Chambers is willing to splash out on splurges that matter to her, such as fresh fish at the local market. "I'm trying to cook fish for my family at least once a week," she says. "It's a bit of a fun excursion to take my toddler to the fish market, and I know that I'm getting a really quality product, so it's worth the extra expense to me."

Further, she won't compromise when it comes to high-quality jams and olive oils. "Inexpensive jam doesn't even touch the good stuff," she says. "And I'm obsessed with Kosterina olive oil and I have a subscription so that I never run out. I find it really difficult to find high quality EVOO in a standard grocery store."

Affordable Staples

While quality groceries matter to her, Chambers knows that more expensive doesn't always mean better. Case in point? Skippy peanut butter. "It's just so much better than the fancy, expensive new nut butter brands. I buy the massive Costco jars," she says. "There's so much I can do with it!"

That means PB&J sandwiches or ants on a log (celery with peanut butter and raisins) for the kids. And for the whole family, Chambers frequently uses peanut butter to make peanut sauce. She tosses it with noodles for a quick and easy meal, or she serves it as a dipping sauce alongside grilled meat or frozen dumplings. "There's very little I can't do with a giant jar of Skippy," she says.

Chambers takes a similar approach to pork tenderloin. "I'll grill two, and we'll eat one just sliced up for dinner the first night," she says. "The next day I'll make my husband a sandwich, and I'll make myself pork fried rice. The kids love it, we love it, and it's so inexpensive!"

Batch Meals

For ease, convenience, and cost savings, Chambers is a big fan of batch meals. "I love making a big batch of either tuna or chicken salad that will last me several lunches," she says. "Bonus: my 18 month old loves it too, so we can eat a quick lunch together!"

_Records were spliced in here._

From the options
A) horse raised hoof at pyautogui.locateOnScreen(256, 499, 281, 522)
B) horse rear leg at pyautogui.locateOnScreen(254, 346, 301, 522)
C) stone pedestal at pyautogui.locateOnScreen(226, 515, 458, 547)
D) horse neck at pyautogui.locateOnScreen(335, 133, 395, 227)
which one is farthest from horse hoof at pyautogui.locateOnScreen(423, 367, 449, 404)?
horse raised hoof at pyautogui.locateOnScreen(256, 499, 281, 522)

While she doesn't characterize herself as a formal meal planner, Chambers says she loves making components that make it easy for her to throw together quick and healthy lunches. "Lunch is where I really struggle, and often wind up eating a bunch of snacks, versus a complete, balanced meal," she says. "So I'll roast a big tray of veggies, grill some chicken thighs, prep a salad dressing, wash and chop some romaine or kale, and make a big batch of some grain, usually quinoa or brown rice. That sets me up to make mix and match bowls all week long."

Intentional Leftovers and Bulk Buys

While some people dread leftovers, Chambers creates them on purpose as a way of simplifying meal prep and stretching the value of groceries. "I always try to make extra portions of whatever meat I'm cooking, for instance, to throw onto salads or sandwiches the next day," she says. "I always make an extra cup of rice so that the next day I can make a clean-out-the-fridge fried rice with bits of leftover meat and veggies."

In fact, she prefers not to think of them as leftovers but as "components that you can throw together in totally new ways," she says. "Leftover roasted veggies can become veggie tacos with the addition of a little sour cream and hot sauce. Leftover chicken can become leftover pesto chicken pasta."

She uses a similar philosophy to guide her bulk-buying strategy. She advises buying meat in bulk and freezing it as individual portions. For instance, she buys a massive piece of salmon at Costco and cuts it into portions: one to cook that night and the rest for later. She wraps the extras tightly in plastic and freezes them. This method, she says, "saves so much money, and ensures I always have high-quality protein on hand!"